## Selected passage
************

Ph.D. Candidate, Department of Statistics, Colorado State University

Friday, July 13, 2007
2:00 p.m.
006 Statistics

ABSTRACT

This thesis explores parameter estimation for Levy-driven continuous-time autoregressive moving average (CARMA) processes, using uniformly and closely spaced discrete-time observations.

Specifically, we focus on developing estimation techniques and asymptotic properties of the estimators for three particular
families of Levy-driven CARMA processes. Estimation for the
first family, Gaussian autoregressive processes, was developed by
deriving exact conditional maximum likelihood estimators of the
parameters under the assumption that the process is observed
continuously. The resulting estimates are expressed in terms of
stochastic integrals which are then approximated using the
available closely-spaced discrete-time observations. We apply the
results to both linear and non-linear autoregressive processes.

************

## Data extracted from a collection
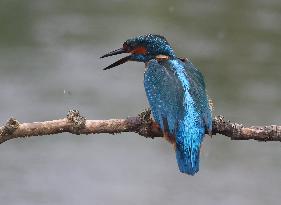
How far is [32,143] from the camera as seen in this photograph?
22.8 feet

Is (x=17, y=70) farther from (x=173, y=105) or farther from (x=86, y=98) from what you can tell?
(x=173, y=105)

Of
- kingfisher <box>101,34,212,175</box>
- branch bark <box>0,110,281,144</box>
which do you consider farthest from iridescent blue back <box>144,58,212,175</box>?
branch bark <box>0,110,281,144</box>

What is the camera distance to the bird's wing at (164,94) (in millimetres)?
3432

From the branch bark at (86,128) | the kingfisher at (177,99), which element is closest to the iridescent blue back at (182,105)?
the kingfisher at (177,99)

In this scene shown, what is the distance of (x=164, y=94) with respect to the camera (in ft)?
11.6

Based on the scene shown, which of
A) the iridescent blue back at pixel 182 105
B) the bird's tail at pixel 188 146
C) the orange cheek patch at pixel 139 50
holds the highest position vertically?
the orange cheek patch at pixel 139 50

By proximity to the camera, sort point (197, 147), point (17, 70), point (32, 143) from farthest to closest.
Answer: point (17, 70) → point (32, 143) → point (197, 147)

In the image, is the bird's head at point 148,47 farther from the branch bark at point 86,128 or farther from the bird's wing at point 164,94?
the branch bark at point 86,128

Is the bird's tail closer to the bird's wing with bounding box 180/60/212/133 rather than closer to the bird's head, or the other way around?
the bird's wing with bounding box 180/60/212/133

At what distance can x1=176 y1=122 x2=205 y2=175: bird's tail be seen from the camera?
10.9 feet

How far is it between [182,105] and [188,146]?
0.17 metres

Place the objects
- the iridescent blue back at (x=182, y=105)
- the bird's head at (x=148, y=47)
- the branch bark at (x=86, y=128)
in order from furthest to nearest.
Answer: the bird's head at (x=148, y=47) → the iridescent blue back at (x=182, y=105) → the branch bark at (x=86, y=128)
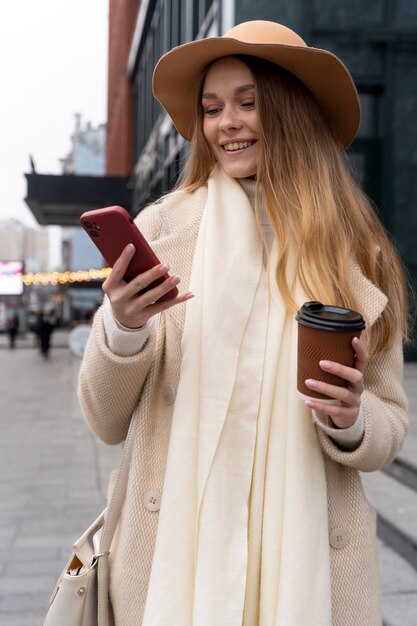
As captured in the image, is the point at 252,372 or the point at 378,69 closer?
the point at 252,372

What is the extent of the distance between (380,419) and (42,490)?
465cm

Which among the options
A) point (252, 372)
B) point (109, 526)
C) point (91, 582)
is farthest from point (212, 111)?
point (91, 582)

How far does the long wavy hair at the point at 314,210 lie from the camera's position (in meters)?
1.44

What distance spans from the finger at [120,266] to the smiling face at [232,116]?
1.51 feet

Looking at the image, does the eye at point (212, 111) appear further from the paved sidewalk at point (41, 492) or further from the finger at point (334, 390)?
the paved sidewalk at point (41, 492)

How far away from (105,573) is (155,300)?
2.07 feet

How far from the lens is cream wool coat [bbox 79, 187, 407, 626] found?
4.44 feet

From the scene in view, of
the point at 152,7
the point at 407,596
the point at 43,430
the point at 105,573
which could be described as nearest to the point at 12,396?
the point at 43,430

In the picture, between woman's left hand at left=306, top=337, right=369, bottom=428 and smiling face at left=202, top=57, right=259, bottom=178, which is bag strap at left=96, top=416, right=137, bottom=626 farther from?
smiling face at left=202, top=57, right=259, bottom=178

************

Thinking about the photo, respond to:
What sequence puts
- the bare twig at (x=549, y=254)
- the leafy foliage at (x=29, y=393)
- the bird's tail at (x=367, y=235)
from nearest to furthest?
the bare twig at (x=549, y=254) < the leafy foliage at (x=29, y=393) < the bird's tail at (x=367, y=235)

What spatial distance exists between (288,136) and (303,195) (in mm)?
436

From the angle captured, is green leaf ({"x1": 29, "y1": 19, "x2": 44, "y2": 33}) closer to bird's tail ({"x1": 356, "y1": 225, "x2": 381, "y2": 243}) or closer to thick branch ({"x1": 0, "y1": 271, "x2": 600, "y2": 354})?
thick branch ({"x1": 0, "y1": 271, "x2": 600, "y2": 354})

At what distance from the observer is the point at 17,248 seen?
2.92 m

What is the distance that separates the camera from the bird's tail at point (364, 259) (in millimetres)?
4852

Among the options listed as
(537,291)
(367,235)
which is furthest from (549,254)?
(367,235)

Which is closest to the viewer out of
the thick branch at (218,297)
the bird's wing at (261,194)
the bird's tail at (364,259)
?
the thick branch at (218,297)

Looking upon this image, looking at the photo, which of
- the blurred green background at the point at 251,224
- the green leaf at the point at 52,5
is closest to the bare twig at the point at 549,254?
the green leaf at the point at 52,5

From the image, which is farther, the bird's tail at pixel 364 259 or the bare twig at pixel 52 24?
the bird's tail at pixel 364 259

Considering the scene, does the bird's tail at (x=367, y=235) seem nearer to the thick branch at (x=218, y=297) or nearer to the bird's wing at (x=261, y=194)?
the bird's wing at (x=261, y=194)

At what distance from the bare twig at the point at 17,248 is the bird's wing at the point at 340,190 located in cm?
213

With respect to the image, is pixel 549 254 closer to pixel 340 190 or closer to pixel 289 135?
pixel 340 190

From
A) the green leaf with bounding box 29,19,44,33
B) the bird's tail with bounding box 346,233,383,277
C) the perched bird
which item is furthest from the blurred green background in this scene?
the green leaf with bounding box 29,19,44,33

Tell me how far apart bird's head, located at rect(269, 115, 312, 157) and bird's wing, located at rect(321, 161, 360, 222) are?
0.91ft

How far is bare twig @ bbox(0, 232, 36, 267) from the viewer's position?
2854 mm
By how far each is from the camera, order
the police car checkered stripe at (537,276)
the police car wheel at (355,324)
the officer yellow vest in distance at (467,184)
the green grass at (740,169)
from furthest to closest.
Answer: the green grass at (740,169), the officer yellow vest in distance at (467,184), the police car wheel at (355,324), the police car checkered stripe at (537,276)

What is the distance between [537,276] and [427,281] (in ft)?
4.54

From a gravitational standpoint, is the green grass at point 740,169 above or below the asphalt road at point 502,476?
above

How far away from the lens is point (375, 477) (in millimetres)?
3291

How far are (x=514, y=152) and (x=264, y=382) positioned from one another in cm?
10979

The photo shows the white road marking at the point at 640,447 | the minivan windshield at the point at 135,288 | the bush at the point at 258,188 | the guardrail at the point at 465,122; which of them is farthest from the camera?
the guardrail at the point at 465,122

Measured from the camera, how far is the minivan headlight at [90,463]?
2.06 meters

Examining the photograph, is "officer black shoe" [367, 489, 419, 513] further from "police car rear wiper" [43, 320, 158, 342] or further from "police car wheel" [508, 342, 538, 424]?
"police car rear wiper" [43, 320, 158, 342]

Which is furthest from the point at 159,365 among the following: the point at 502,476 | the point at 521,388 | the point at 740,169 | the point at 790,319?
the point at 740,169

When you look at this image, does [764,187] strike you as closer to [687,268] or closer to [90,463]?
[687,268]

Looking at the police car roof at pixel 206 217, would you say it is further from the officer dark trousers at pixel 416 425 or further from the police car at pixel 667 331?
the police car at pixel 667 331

************

## Written exercise A
State whether each statement agrees with the thesis abstract, answering yes or no and quoting the words that decide it: (i) the estimation relies on widely spaced discrete-time observations; (ii) the work concentrates on three families of Levy-driven CARMA processes; (iii) the results are applied only to linear autoregressive processes.
## Written exercise B
Return every line of the listing that contains the string "camera".
The listing has no connection to the thesis abstract and is separate material.

## Right answer A
(i) No: "using uniformly and closely spaced discrete-time observations."
(ii) Yes: "three particular families of Levy-driven CARMA processes."
(iii) No: "We apply the results to both linear and non-linear autoregressive processes."

## Right answer B
How far is [32,143] from the camera as seen in this photograph?
What is the camera distance to the bird's wing at (164,94) (in millimetres)?
In this scene shown, what is the distance of (x=164, y=94) with respect to the camera (in ft)?
By proximity to the camera, sort point (197, 147), point (17, 70), point (32, 143) from farthest to closest.
At what distance can x1=176 y1=122 x2=205 y2=175: bird's tail be seen from the camera?
How far does the long wavy hair at the point at 314,210 lie from the camera's position (in meters)?
What is the distance that separates the camera from the bird's tail at point (364, 259) (in millimetres)?
By how far each is from the camera, order
The photo shows the white road marking at the point at 640,447 | the minivan windshield at the point at 135,288 | the bush at the point at 258,188 | the guardrail at the point at 465,122; which of them is farthest from the camera?
Measured from the camera, how far is the minivan headlight at [90,463]?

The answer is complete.